Banks in the country have been cautioned against the lingering sovereign risks associated with government financial instruments.
Speaking at an event organized by the Development Bank Ghana (DBG) and the Ghana Association of Banks (GAB), Economist and Lecturer at the University of Ghana Business School, Professor Eric Osei-Assibey, stated that banks must remain mindful of the inherent risks associated with government instruments and take a cautious approach towards investing in them.
The Economist urged banks to consider investing in the agricultural and manufacturing sectors, which have been underfunded in the past and require significant capital injections to spur growth and development.
The call to action by Professor Osei-Assibey is in line with recent efforts by the Ghanaian government to strengthen the country’s economic base by diversifying its revenue streams and reducing its dependence on commodity exports.
The government’s domestic debt exchange program, which was initiated in 2022, is one of the key policies aimed at reducing the country’s debt burden and ensuring fiscal sustainability.
However, despite the government’s efforts to address its debt challenges, sovereign risks continue to be a major concern for investors in the country.

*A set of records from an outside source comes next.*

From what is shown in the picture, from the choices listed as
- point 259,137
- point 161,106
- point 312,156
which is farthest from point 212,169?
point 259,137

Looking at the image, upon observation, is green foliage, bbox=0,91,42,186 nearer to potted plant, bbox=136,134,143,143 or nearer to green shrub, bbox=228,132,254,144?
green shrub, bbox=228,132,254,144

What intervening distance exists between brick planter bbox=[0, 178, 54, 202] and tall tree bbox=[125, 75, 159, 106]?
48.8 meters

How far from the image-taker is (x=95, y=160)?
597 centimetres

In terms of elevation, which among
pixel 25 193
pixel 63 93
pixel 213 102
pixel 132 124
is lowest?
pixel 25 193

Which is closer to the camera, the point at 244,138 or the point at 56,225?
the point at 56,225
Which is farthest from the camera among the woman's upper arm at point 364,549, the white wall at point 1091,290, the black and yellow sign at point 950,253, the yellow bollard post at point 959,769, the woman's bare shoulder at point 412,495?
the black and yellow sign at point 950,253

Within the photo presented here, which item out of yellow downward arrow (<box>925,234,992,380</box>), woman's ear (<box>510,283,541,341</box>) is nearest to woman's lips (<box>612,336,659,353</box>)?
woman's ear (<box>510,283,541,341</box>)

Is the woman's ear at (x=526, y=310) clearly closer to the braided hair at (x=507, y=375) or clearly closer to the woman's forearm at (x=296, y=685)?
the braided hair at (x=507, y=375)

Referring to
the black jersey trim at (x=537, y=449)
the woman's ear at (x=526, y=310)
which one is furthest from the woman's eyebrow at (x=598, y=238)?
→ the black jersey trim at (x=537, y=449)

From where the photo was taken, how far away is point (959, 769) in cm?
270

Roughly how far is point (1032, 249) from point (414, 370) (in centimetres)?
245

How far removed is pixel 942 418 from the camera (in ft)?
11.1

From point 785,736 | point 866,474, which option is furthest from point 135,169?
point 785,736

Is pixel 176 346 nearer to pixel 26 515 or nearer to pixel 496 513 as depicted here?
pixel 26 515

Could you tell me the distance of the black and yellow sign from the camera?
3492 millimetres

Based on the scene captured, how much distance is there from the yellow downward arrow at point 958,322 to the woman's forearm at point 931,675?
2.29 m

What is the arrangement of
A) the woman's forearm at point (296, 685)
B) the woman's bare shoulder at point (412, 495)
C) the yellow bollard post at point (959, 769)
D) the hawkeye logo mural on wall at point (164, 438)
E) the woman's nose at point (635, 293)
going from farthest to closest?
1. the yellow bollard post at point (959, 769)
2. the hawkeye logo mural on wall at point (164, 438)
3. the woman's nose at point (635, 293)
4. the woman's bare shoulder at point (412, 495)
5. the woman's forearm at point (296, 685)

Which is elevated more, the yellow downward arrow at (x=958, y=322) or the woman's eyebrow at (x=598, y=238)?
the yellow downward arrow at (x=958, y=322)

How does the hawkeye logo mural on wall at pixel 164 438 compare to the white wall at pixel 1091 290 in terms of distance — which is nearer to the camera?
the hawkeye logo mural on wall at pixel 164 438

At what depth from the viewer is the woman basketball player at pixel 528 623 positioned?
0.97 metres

According to Professor Osei-Assibey, banks must remain vigilant and cautious when investing in government instruments, as these risks could have significant implications for their operations and overall financial stability.
Focus On Productive Sectors To Boost The Economy
More so, Professor Osei-Assibey noted that despite the significant opportunities that exist in agricultural and manufacturing sectors, banks have traditionally shied away from investing in them, citing a lack of technical expertise and infrastructure as some of the reasons.
However, with the government’s renewed focus on developing these sectors, coupled with recent macroeconomic challenges, Professor Osei-Assibey believes that banks should consider redirecting their investments towards these sectors.
The Professor highlighted that with the right investment financing and technical support, banks could play a crucial role in strengthening the productive sectors of the economy, creating jobs, and ultimately building a more resilient economy.
Professor Osei-Assibey’s call to action highlights the need for Ghanaian banks to adopt a more strategic approach towards their investments and take into account the risks associated with government financial instruments.
While the government’s debt exchange program is a positive step towards reducing the country’s debt burden, more needs to be done to stimulate growth in the agricultural and manufacturing sectors, which have the potential to create long-term sustainable growth and development for the country.